Stephen Busemeyer, Hartford Courant. Dolby on Steve McQueen reissue – July 22nd 2007

No Little Sprout

Even 20 Years Later, ‘Two Wheels Good’ Retains Its Sweet Sound

Twenty years ago, “Two Wheels Good” was the gourmet offering on the college radio menu.

The British pop band Prefab Sprout had enlisted the legendary Thomas Dolby to produce and play keyboards on the record, and the result was one of those rare marriages of top-shelf songwriting and lush sonic delight that transcends its era.

The Sprouts released a handful of records after that, but to the astonishment of fans and the few critics who noticed them, the band never caught on.

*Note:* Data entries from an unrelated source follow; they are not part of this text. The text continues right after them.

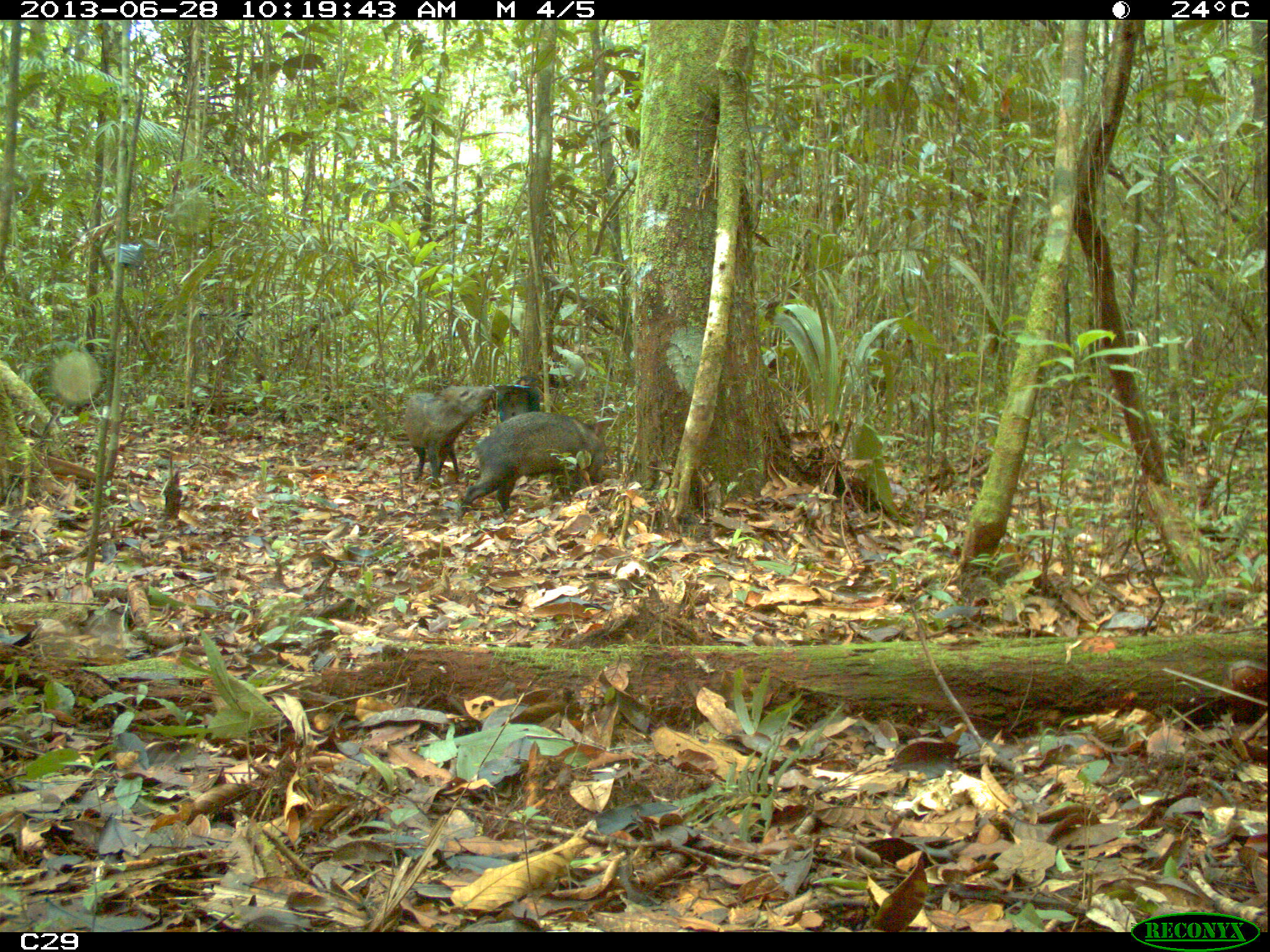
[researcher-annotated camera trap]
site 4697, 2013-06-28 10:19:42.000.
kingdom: Animalia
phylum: Chordata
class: Mammalia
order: Artiodactyla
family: Tayassuidae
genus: Pecari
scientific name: Pecari tajacu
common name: collared peccary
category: tayassu tajacu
Tayassu tajacu (collared peccary) (Pecari tajacu), count 7, age adult, sex male.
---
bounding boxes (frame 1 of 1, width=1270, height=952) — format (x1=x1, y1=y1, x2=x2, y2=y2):
tayassu tajacu: (x1=456, y1=410, x2=606, y2=522); (x1=404, y1=385, x2=497, y2=482)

Despite that, Dolby was recruited to remaster and refresh the record for a deluxe reissue, which includes a disc of reinterpreted acoustic versions by Paddy McAloon, the songwriting force of the band. It will be released Tuesday on Sony Legacy as “Steve McQueen,” the title of the original British version.

Why bother?

Because even more than 20 years later, the record is still that good, Dolby says.

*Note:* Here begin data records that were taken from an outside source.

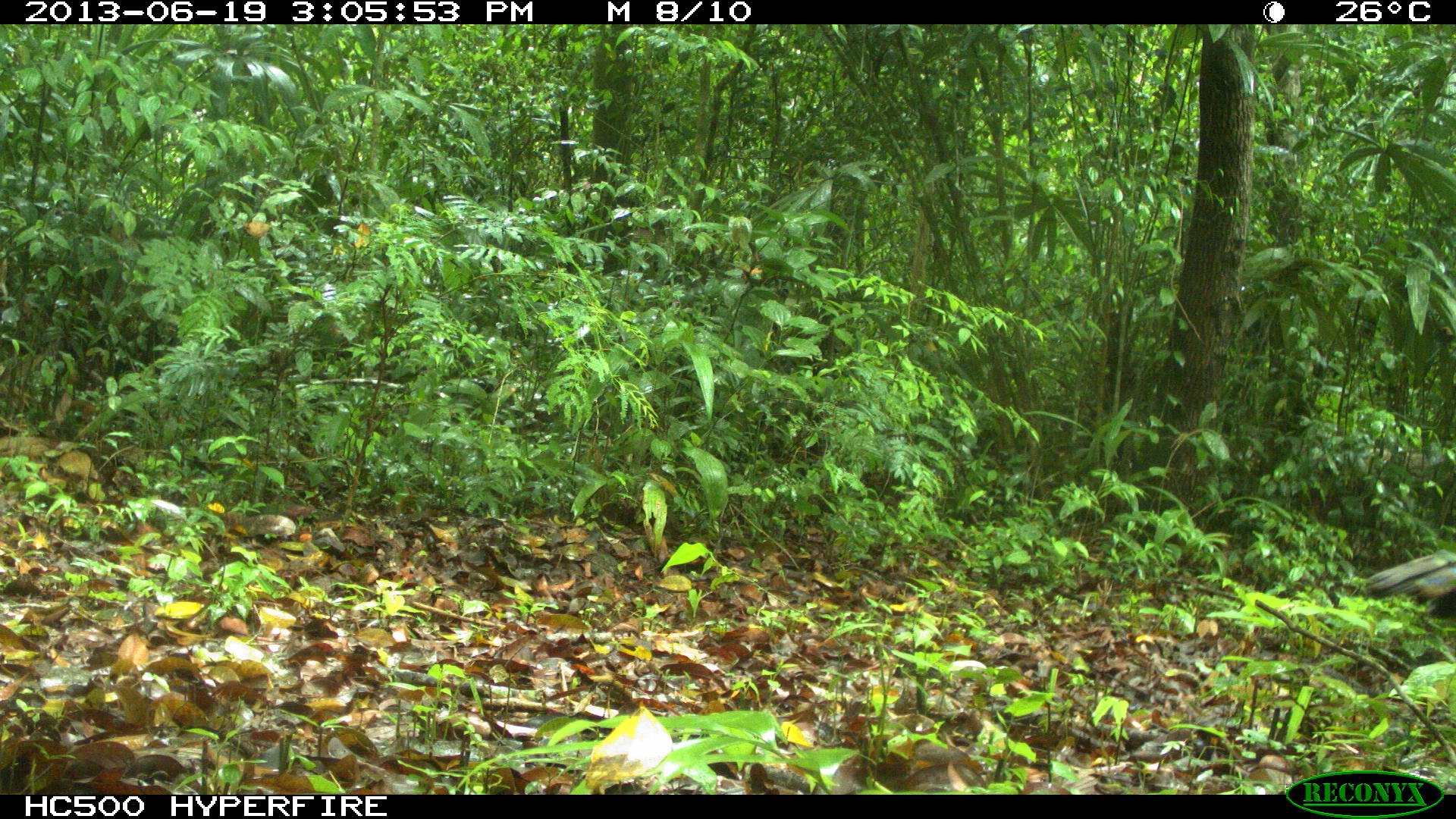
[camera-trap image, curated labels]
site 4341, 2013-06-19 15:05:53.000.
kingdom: Animalia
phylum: Chordata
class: Aves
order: Galliformes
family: Phasianidae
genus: Meleagris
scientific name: Meleagris ocellata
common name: ocellated turkey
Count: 1.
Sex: male.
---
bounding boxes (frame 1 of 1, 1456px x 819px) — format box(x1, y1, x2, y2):
meleagris ocellata: box(1357, 546, 1456, 626)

The songs have a sultry sweetness, a sigh of awe and beauty and unabashed romanticism. McAloon sings with the simple warmth of soul-familiar, and the melodies have an elegant complexity that should be the envy of any composer.

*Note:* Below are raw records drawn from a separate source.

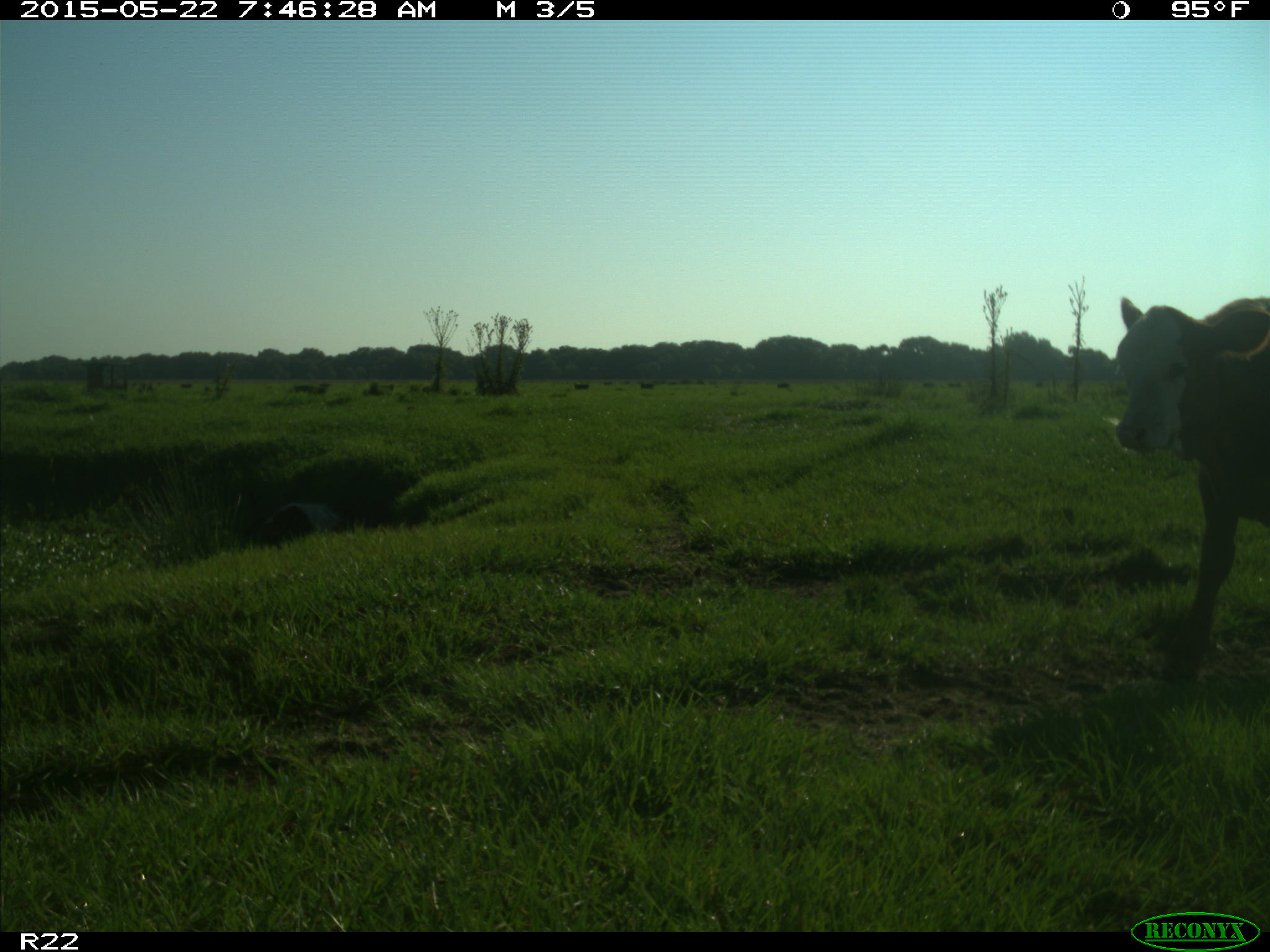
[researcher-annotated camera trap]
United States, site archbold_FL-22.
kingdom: Animalia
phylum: Chordata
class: Mammalia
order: Artiodactyla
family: Bovidae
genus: Bos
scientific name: Bos taurus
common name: domestic cow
Bos taurus (domestic cow).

“Great songs transcend the era they derive from,” Dolby says. “There’s no reason the new acoustic versions shouldn’t be playing in Starbucks along with Elliott Smith.”

It’s remarkable they were remade at all. McAloon began losing his sight a few years ago, and his hearing is failing. Even being in the studio is “unpleasant” for him, says Dolby.

“It’s very hard for him to work right now,” he says.

The new songs aren’t cheap unplugged knock-offs of the originals. Nor is the re-release an attempt by the label to suck money out of the band’s few fans, Dolby says.

“I can’t imagine that it would sell well,” Dolby says. “It’s important, believe it or not — there is a legacy to some of the masters at the Sony archive.”

Still, “I do hope it will gain enough attention that it will come to be identified as an enduring classic that has influenced a great many musicians over the years.”

The label was particularly interested in releasing acoustic versions, specifically the original demo tapes.
“They had asked Paddy whether the original set of demos that he did at home — that he sent me when the band first approached me — whether he could dig some of those up.”

It wasn’t a good idea.

“No. 1, they were recorded on cassette, and No. 2, Paddy thought they were not very representative,” Dolby says. “He put them down in his bedroom … the quality was not very good and the performances were haphazard. It was a good time to go back and revisit. The new versions sat better with the person he is in 2007.”

Part of the beauty of the originals was the bracing cool of Dolby’s production.

“I was pleased that he hadn’t tried to re-create the originals,” Dolby says. “It would have been a pointless thing to do. It’s a hard thing for an artist to reinterpret, and I’m glad he went that route.”

The song that most enchanted Dolby during the recording of the original was “Desire As,” a lament for the difficulties of relationships. “I’ve got six things on my mind; you’re no longer one of them,” McAloon sings.

The words stay the same on the new acoustic version, but without the lush production, subtle nuances of the melodies are highlighted.

“For fans of the original, it’s sometimes hard to accept a new version that you’ve been living with for 25 years,” Dolby says. But “what I love about the modern era is that you can have different versions of a song … the way you sing it evolves over time, the context in which you sing it changes. It could be a sweaty nightclub or a winery.”

The remastered record is not that different from the original, Dolby says — instead of fiddling with details, Dolby simply processed the old tapes through modern equipment.

“I’m pretty stubborn about my mixes,” Dolby says. “There’s only a tiny percentage I’d redo. I don’t want to change it.”

The original was made before the digital age, when instruments were recorded to tape and the mix was pressed into records. “You have to make a lot of concessions (in production) to get it on to vinyl, cutting grooves in plastic,” Dolby says. “So now, you have other choices that you can make.”